Le groupe Vodacom a publié un livre blanc analysant comment le secteur des TIC en Afrique peut réduire ses émissions de carbone tout en poursuivant le développement des infrastructures numériques et de la connectivité sur le continent. Intitulé « Décarboner le secteur des TIC en Afrique », ce rapport aborde la tension croissante entre la demande énergétique et la nécessité d’opérations à faible émission de carbone. Il souligne comment des secteurs tels que les télécommunications, la santé, les mines et l’industrie manufacturière restent dépendants des générateurs diesel en raison de la fragilité des réseaux électriques.
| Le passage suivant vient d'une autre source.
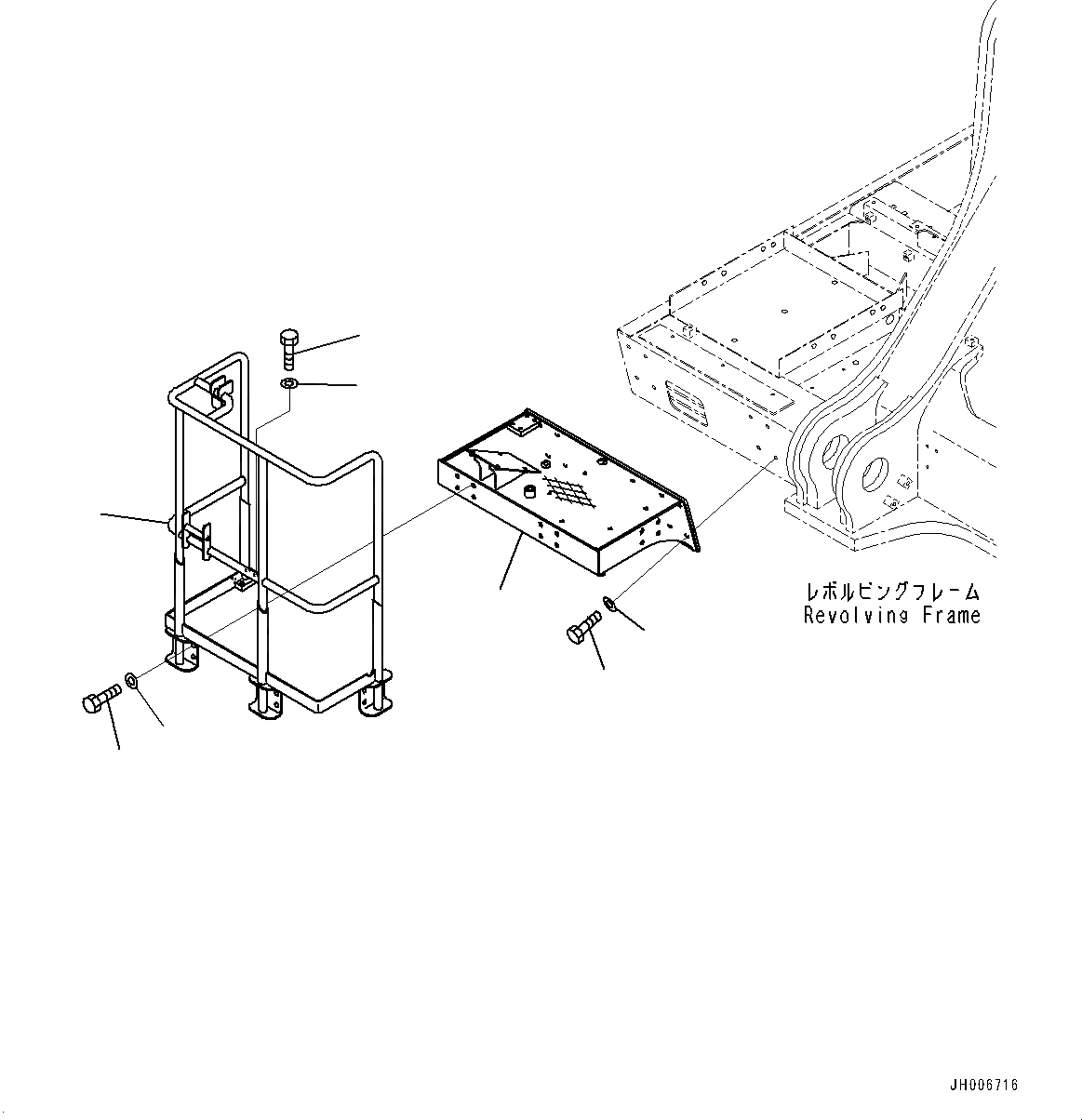 レボルビングフレーム
Revolving Frame

JH006716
Le rapport identifie des obstacles structurels qui ralentissent la transition vers les énergies renouvelables, notamment la faiblesse des réseaux électriques, les difficultés financières rencontrées par les fournisseurs d’énergie, la complexité des réglementations et l’accès limité aux investissements. Ces contraintes contraignent de nombreuses industries à recourir à des sources d’énergie de secours fortement émettrices de carbone pour maintenir leurs activités. Ayman Essam, directeur des affaires extérieures du groupe Vodacom : « La décarbonation en Afrique ne peut être abordée isolément ni sous l’angle d’un seul secteur. Bien que nous ayons pour ambition d’atteindre la neutralité carbone, les progrès dépendent d’une transformation systémique de l’écosystème énergétique.
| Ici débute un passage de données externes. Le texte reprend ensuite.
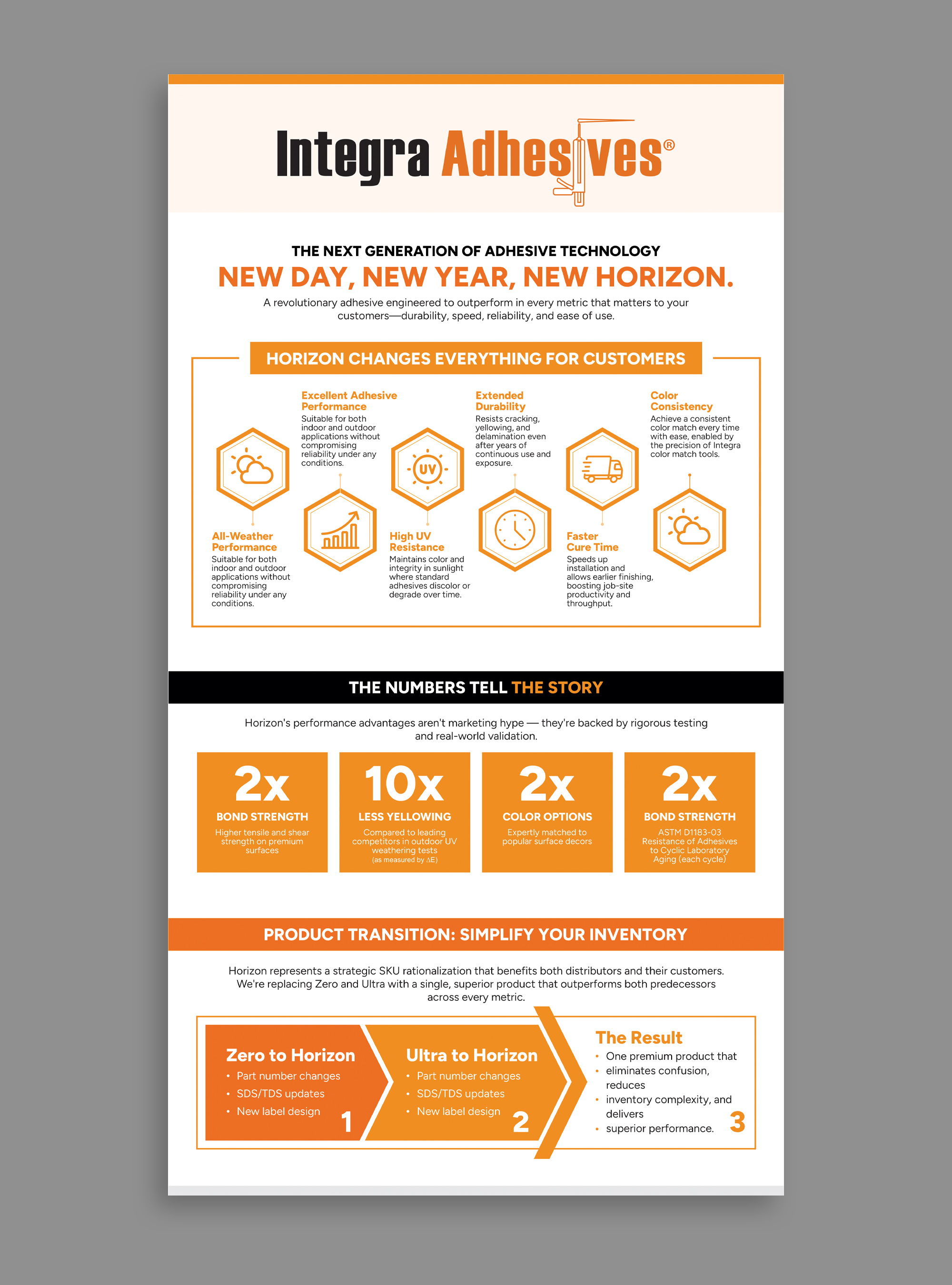 Integra Adhesives®

THE NEXT GENERATION OF ADHESIVE TECHNOLOGY
NEW DAY, NEW YEAR, NEW HORIZON.
A revolutionary adhesive engineered to outperform in every metric that matters to your customers—durability, speed, reliability, and ease of use.

HORIZON CHANGES EVERYTHING FOR CUSTOMERS

All-Weather Performance
Suitable for both indoor and outdoor applications without compromising reliability under any conditions.

Excellent Adhesive Performance
Suitable for both indoor and outdoor applications without compromising reliability under any conditions.

UV

High UV Resistance
Maintains color and integrity in sunlight where standard adhesives discolor or degrade over time.

Extended Durability
Resists cracking, yellowing, and delamination even after years of continuous use and exposure.

Faster Cure Time
Speeds up installation and allows earlier finishing, boosting job-site productivity and throughput.

Color Consistency
Achieve a consistent color match every time with ease, enabled by the precision of Integra color match tools.

THE NUMBERS TELL THE STORY
Horizon's performance advantages aren't marketing hype — they're backed by rigorous testing and real-world validation.

2x
BOND STRENGTH
Higher tensile and shear strength on premium surfaces

10x
LESS YELLOWING
Compared to leading competitors in outdoor UV weathering tests
(as measured by ΔE)

2x
COLOR OPTIONS
Expertly matched to popular surface decors

2x
BOND STRENGTH
ASTM D1183-03 Resistance of Adhesives to Cyclic Laboratory Aging (each cycle)

PRODUCT TRANSITION: SIMPLIFY YOUR INVENTORY
Horizon represents a strategic SKU rationalization that benefits both distributors and their customers. We're replacing Zero and Ultra with a single, superior product that outperforms both predecessors across every metric.

Zero to Horizon
• Part number changes
• SDS/TDS updates
• New label design
1

Ultra to Horizon
• Part number changes
• SDS/TDS updates
• New label design
2

The Result
• One premium product that
• eliminates confusion, reduces
• inventory complexity, and delivers
• superior performance.
3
Cela implique des politiques favorisant la participation du secteur privé, de nouveaux modèles de financement et des partenariats permettant de déployer les solutions d’énergies renouvelables à plus grande échelle, au-delà des organisations individuelles». Le livre blanc présente plusieurs pistes pour accélérer les progrès, notamment des réformes permettant une plus grande participation du secteur privé aux marchés de l’énergie et le recours à des modèles d’approvisionnement en énergies renouvelables tels que les contrats d’achat d’électricité (CAE), il souligne également l’importance des systèmes énergétiques décentralisés, notamment les mini-réseaux, comme solution pratique pour alimenter les infrastructures isolées telles que les stations de base mobiles, en particulier dans les zones mal desservies.
Vodacom indique avoir couvert 100 % de sa consommation d’électricité du réseau par des énergies renouvelables au cours du dernier exercice financier, réduisant ainsi ses émissions de portée 2 (liées au marché) à un niveau quasi nul pour la plupart de ses activités.